Your Faith is Secondhand

As is mine. That’s how faith works. We all have hand-me-down faith.

Sometimes I hear people talk as though faith that someone else gave you is somehow worse than faith that you found for yourself. I think that’s a mistake.

I just had the privilege of watching eight baptisms and heard eight stories of people’s lives changed by Jesus. Many of them had been brought up by Christian parents, which is wonderful, and they tell a story of the circumstances that led to them grasping hold of Jesus for themselves and wanting to be baptised. Some might talk of needing to gain their own faith rather than just their parents.

That’s wonderful and not really what I mean. I think sometimes our rhetoric goes overboard in making this break between parent and child faith: it’s preferable that your faith is nurtured by your parents while you’re young and that you transition into holding it yourself at some point under their care. That’s a great story and one we’d love everyone to have.

But even for those where that’s not their story for whatever reason—and some of the stories I heard were starkly different—every story I heard involved another person who in some fashion shared their faith with the person who is now declaring they follow Jesus.

What I’m saying is simply that ‘sharing your faith’ includes actually sharing your faith. Each person who believes has received faith as a gift from family members, or friends, or spiritual parents, or a random guy on YouTube. None of us make it in alone (Romans 10). Even the stories from the Islamic World of those who Jesus appears to in a dream, involve him sending them to talk to a Christian eventually. Faith is not a solo sport, we always receive it from others.

This is true once we’re Christians too. We need to keep believing that Jesus is good and loves us and is for us and will be with us. Sometimes our circumstances make that more difficult. What keeps us believing in the face of the brutality of death and the banality of evil is, most often, other Christians.

I often find myself sat with someone in tears who isn’t sure if they can believe right now because of what’s happened in their life. I know I’ve been the one struggling with that myself too. I then sometimes tell someone who is finding it hard to believe that God might break into this situation that I totally understand, but I’ll have faith for them.

We’re a body who stands together. Does their faith vicariously count for me? Not in the saving sense, but of course it does. That’s what prayer is.

When faith is difficult, for whatever reason, our faith is often shared with us by friends who encourage us in the gospel as well as by the preaching of the word and the ministry of the sacraments. The elders of our churches share their faith with us as they preach and share bread and cup. Of course, they too are men who’ve been broken by life and need our faith and prayers to bolster them.

All faith is second-hand. It’s all shared by someone else.

This is true in a much deeper way than I’m implying though: all faith is second-hand because all of my faith is Christ’s faith on my behalf.
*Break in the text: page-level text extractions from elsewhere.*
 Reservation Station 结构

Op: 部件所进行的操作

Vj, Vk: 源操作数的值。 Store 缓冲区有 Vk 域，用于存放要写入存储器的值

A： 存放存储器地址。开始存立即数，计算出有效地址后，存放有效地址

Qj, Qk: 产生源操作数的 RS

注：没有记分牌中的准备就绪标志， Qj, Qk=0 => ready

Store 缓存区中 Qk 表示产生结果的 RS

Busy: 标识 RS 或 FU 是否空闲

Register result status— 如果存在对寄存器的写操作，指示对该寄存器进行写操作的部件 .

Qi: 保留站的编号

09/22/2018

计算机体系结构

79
That’s the goodness of the gospel, he rescued me before I asked him to. Even faith is a gift (Ephesians 2), and it’s not a gift of generic faith it’s a gift of Jesus’ faith in the Father by the Spirit. It’s a gift of perfect faith because he does all things well. Why is it Christ’s? Because that’s the logic of God’s gifts, he gives us himself by uniting us with the Son.

Which I find tremendously reassuring. Is my faith sometimes weak? Yes. Especially, and I suspect this is true for many, in the fact that God is good in the face of tragedy. But I don’t have to be strong and work up appropriate faith. Instead, if I go to my Father who loves me, and the Son my brother who gave himself up for me, and their Spirit who lives inside of me, then I can receive faith.

Is it hard to believe sometimes? Yes. In the face of circumstance, even in the face of the cross-pressured presence of doubt in an age dominated by it, it can be difficult to summon up faith. No one is asking you to. Meet Jesus and receive faith from him again.

Do so every week at Church in the Word, the Bread, the Cup, the songs and prayers. Do so in the faces of your friends as they re-evangelise you over a cup of tea. Do so in prayer and reading the Bible. Meet Jesus and be changed.

That’s what Christianity is: pure gift.